● **Excerpted passage**
--- START ---
At the CTK meeting, Marco Nolden showed a similar approach has been followed as part of the MITK project using DCMTK to fill an SQLite database.
Example Data
- MITK DICOM Schema
- Dump of example database created with schema above
- File:Dicom-database-examples-2010-03-09.zip
- Lorensen's strawman sqlite DICOM schema
Considerations
- It would be ideal if the database schema was standardized and could be used with any DICOM toolkit (GDCM and/or DCMTK).
- The MITK schema is nice because it uses the standard DICOM field names for the columns, for example PatientsUID, ModalitiesInStudy, etc).
- Eventually we could create an ITK IO Factory plugin reader that an read when given an SQLite filename and a query string that specifies a volume. With something like: "/tmp/dicom.db:SeriesUID=1.2.3...." If the SQL database kept the width, height, and pixel data offset then the files could be read quickly without re-parsing.
- Marco plans to contribute a cleaned up version of the MITK code to the CTK git repository.
--- END ---
● **Apply what you read**
A. Say whether each statement agrees with the DICOM database notes. Answer yes or no, and quote the words of the notes that decide it.
(i) Marco Nolden showed that the MITK project used DCMTK to fill an SQLite database.
(ii) The MITK schema uses its own custom names for the columns instead of DICOM field names.
(iii) Marco has already contributed a cleaned-up version of the MITK code to the CTK git repository.
B. Carry on the DICOM database notes from their final line, keeping the same list style.

● **Dataset excerpts**
--- START ---
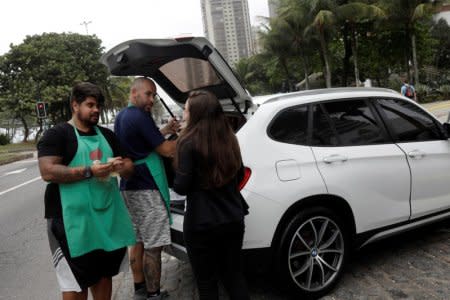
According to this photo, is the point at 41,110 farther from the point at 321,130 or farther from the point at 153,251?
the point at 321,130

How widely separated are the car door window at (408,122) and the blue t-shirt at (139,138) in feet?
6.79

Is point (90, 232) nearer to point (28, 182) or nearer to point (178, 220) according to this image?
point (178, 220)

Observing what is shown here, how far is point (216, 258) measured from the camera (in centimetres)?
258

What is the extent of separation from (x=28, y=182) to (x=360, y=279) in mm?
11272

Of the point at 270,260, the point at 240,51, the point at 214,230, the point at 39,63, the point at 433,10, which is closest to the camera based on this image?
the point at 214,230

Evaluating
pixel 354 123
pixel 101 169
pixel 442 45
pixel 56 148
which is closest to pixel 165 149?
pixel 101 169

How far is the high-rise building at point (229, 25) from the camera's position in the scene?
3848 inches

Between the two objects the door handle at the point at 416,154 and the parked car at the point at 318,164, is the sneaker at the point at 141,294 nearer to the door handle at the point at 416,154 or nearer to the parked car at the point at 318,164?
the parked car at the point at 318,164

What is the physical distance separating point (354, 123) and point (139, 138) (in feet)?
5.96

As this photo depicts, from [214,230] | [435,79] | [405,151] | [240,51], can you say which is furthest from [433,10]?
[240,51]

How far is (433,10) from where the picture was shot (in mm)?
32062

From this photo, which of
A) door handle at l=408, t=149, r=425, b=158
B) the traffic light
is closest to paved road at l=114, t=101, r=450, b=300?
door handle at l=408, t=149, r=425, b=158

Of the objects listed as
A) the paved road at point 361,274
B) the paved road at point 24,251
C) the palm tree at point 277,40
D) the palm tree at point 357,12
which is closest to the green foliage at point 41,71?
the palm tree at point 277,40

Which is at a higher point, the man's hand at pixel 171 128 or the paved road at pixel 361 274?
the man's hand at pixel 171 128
--- END ---
● **Exercise responses**
A.
(i) Yes: "a similar approach has been followed as part of the MITK project using DCMTK to fill an SQLite database."
(ii) No: "it uses the standard DICOM field names for the columns"
(iii) No: "Marco plans to contribute a cleaned up version of the MITK code to the CTK git repository."

B.
- Bill proposes a background DICOM import mechanism.
- Jim suggests that the image table hold information about the resolution, pixel size, (or field of view), coordinate frame (imagepositionpatient, imageorientationpatient), acquisition time, etc. as well as an offset into the file for the start of the pixel data. The goal should be that once the data had been entered into the database we never have to use a dicom parser again on that subject. Unless we are looking to pull out a very special tag. We should probably put some summary information up at the series level. You can't always do that so maybe the series table needs a column which indicates whether the whole series is homogeneous.
- Steve agrees with Jim, but suggests that maybe we have multiple databases: a central database with minimal information to point sort out patients/studies/series and then another database file per study that has the detailed information. This per-study database file could be use for the fast loading without making the central database file grow too big.